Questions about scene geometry
-- -- --
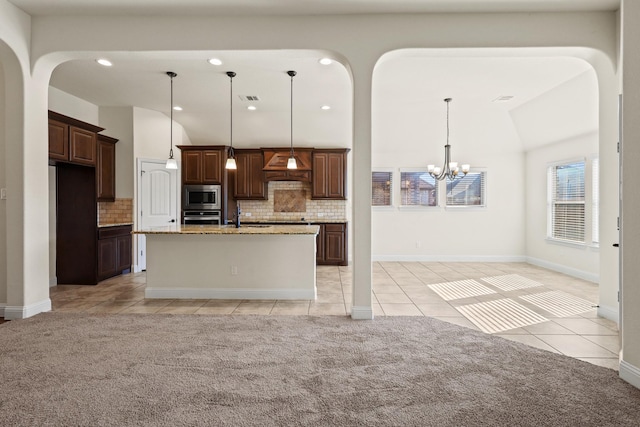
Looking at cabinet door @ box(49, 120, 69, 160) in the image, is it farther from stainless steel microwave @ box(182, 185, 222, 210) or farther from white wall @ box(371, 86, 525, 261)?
white wall @ box(371, 86, 525, 261)

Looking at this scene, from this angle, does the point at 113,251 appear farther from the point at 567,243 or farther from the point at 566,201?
the point at 566,201

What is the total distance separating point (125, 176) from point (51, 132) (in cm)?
173

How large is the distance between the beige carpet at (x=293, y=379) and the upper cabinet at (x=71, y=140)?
8.45ft

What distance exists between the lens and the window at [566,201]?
20.2ft

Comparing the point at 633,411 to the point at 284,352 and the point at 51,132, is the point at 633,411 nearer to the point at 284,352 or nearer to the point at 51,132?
the point at 284,352

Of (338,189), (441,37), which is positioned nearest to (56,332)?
(441,37)

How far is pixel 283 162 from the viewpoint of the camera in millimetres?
7609

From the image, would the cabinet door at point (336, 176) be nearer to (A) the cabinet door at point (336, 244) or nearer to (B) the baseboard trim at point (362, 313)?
(A) the cabinet door at point (336, 244)

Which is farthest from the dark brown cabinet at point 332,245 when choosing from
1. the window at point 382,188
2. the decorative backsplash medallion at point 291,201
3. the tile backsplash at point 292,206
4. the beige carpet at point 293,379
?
the beige carpet at point 293,379

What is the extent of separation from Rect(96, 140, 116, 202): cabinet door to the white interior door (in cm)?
45

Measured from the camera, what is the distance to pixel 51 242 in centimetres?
545

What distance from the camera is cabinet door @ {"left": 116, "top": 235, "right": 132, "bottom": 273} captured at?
6.06 meters

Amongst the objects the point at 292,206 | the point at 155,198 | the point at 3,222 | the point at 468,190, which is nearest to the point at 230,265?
the point at 3,222

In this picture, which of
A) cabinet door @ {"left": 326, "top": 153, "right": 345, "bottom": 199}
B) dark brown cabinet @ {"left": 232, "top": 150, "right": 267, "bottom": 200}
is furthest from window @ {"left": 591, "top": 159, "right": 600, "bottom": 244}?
dark brown cabinet @ {"left": 232, "top": 150, "right": 267, "bottom": 200}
-- -- --
Exercise goal: Rewrite all of the records above with "camera" changed to "sensor" wherever it appears, keeping everything else the same. Omit the pictures from your answer.

Task output:
Looking at cabinet door @ box(49, 120, 69, 160) in the image, is it farther from stainless steel microwave @ box(182, 185, 222, 210) or farther from white wall @ box(371, 86, 525, 261)?
white wall @ box(371, 86, 525, 261)

Looking at this scene, from this angle, does the point at 113,251 appear farther from the point at 567,243 or farther from the point at 566,201?
the point at 566,201

What is the total distance separating point (125, 176) from point (51, 132) (in cm)?
173

How large is the distance between the beige carpet at (x=293, y=379) and the upper cabinet at (x=71, y=140)?
8.45ft

What distance exists between the lens and the window at [566,201]?
20.2ft

Comparing the point at 633,411 to the point at 284,352 and the point at 51,132, is the point at 633,411 nearer to the point at 284,352 or nearer to the point at 51,132?
the point at 284,352

Of (338,189), (441,37), which is positioned nearest to (56,332)?
(441,37)

How far is pixel 283 162 from the viewpoint of the sensor in millimetres?
7609

From the image, would the cabinet door at point (336, 176) be nearer to (A) the cabinet door at point (336, 244) or nearer to (B) the baseboard trim at point (362, 313)?
(A) the cabinet door at point (336, 244)

Which is farthest from the dark brown cabinet at point 332,245 when choosing from
1. the window at point 382,188
2. the decorative backsplash medallion at point 291,201
3. the tile backsplash at point 292,206
4. the beige carpet at point 293,379
?
the beige carpet at point 293,379

What is the extent of separation from Rect(96, 140, 116, 202): cabinet door to the white interior door (in cm)?
45

Measured from the sensor, what is the distance to pixel 51 242 in centimetres?
545

What distance from the sensor is cabinet door @ {"left": 116, "top": 235, "right": 132, "bottom": 273} captured at?
6.06 meters

Amongst the objects the point at 292,206 | the point at 155,198 | the point at 3,222 | the point at 468,190, which is nearest to the point at 230,265?
the point at 3,222

In this picture, which of
A) cabinet door @ {"left": 326, "top": 153, "right": 345, "bottom": 199}
B) dark brown cabinet @ {"left": 232, "top": 150, "right": 267, "bottom": 200}
is furthest from window @ {"left": 591, "top": 159, "right": 600, "bottom": 244}?
dark brown cabinet @ {"left": 232, "top": 150, "right": 267, "bottom": 200}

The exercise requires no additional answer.